Getting nowhere so far with world governing body FIFA, embattled Trinidad and Tobago Football Association president William Wallace is appreciative of Government’s willingness to assist in ending the current impasse.
On Saturday in Point Fortin, Prime Minister Dr Keith Rowley said he was willing to, “talk with FIFA and to talk with the TTFA, to see if there is a possibility of having the current arrangement pass us by, or some kind of arrangement can be arrived at which would allow our youngsters to enjoy the beautiful game.”
Since March 17, Wallace and his executive have been sidelined after FIFA set up a Normalisation Committee headed by businessman Robert Hadad to run local football. Having first tried to have their authority re-established by going to the Court of Arbitration for Sport (CAS) in Switzerland, Wallace and his vice-presidents have now turned to the local High Court seeking redress.
However, the TTFA president is open to Government assistance in the matter.
”It’s a welcome comment,” Wallace told the Express yesterday.
He explained why: “It is a matter that we have been trying to settle in mediation. We have tried four times to communicate (with FIFA) to try to settle the matter through mediation, unsuccessfully. If the Prime Minister is also talking mediation, he is speaking the same language we are speaking. I hope that it can bear some fruit.”
Asked whether he was surprised at the Government’s offer, Wallace said:“Based on how FIFA views Government interference, I could understand the position of the Government of not jumping in just like that. But if there comes a time when it can settled in an amicable way, then I welcome that.”
Expanding on his comments yesterday, PM Rowley stressed the limited role Government was prepared to play.
“Once it remains legal, and there is a legal rangatanga or wrangle between the TTFA and the FIFA, it means that the Government is going to be a bystander,” he said in an interview on radio station I95FM yesterday.
However, he added:”I would like to talk to anybody who is prepared to talk to the Government without prejudice, and if the Government can play some role as accepted by all parties, then the Government should be willing to that.
The Prime Minister re-stated his main concerns.
“One thing we cannot risk is Trinidad and Tobago becoming a pariah in FIFA...The one chance I’m not going to take is to try to push the Government into the confusion and end up worsening it.”
He added:”We are looking at it purely from the standpoint of our responsibility for our young people. There are tens of thousands of young men and young women who are right now almost traumatised by what is happening in football, and the Government has a duty to speak for them and on their behalf...
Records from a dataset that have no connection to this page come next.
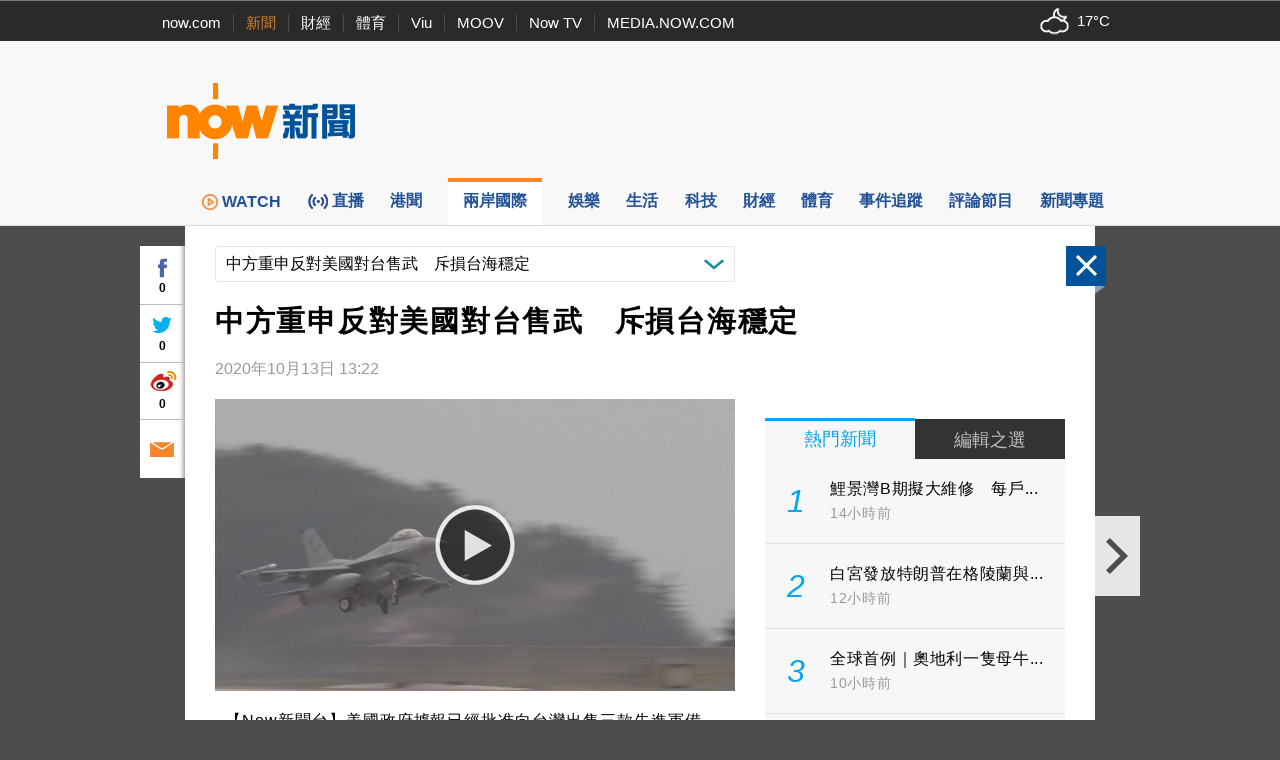

--- FILE ---
content_type: text/html; charset=utf-8
request_url: https://www.google.com/recaptcha/api2/aframe
body_size: 152
content:
<!DOCTYPE HTML><html><head><meta http-equiv="content-type" content="text/html; charset=UTF-8"></head><body><script nonce="AVPNC91aQsQUKEofjZn_Kw">/** Anti-fraud and anti-abuse applications only. See google.com/recaptcha */ try{var clients={'sodar':'https://pagead2.googlesyndication.com/pagead/sodar?'};window.addEventListener("message",function(a){try{if(a.source===window.parent){var b=JSON.parse(a.data);var c=clients[b['id']];if(c){var d=document.createElement('img');d.src=c+b['params']+'&rc='+(localStorage.getItem("rc::a")?sessionStorage.getItem("rc::b"):"");window.document.body.appendChild(d);sessionStorage.setItem("rc::e",parseInt(sessionStorage.getItem("rc::e")||0)+1);localStorage.setItem("rc::h",'1769268521684');}}}catch(b){}});window.parent.postMessage("_grecaptcha_ready", "*");}catch(b){}</script></body></html>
“Whatever role the Government could play, the Government would be willing to play, but that role is not clear at this point in time, that’s why we need to feel out the parties, see what their positions are and to see whether there is any way that a government-identified - I don’t want to use the word mediator - but a Government concern could be taken into account by the parties involved.”
Asked how he saw Government playing a role in the dispute, Wallace said:”If it’s just to bring the two parties together — the discussion will have to be between the two parties — if it’s just to bring the two together, then it is an effort that has some value in it.”
The decision of the “United TTFA” group to take the matter against FIFA to the local court has been questioned by some football personalities. But asked yesterday if he still has the backing of the TTFA’s membership in pursuing the court action, Wallace said: “Definitely I do. I have been in touch and have been in touch with them all along, and they are encouraging us to continue this battle.”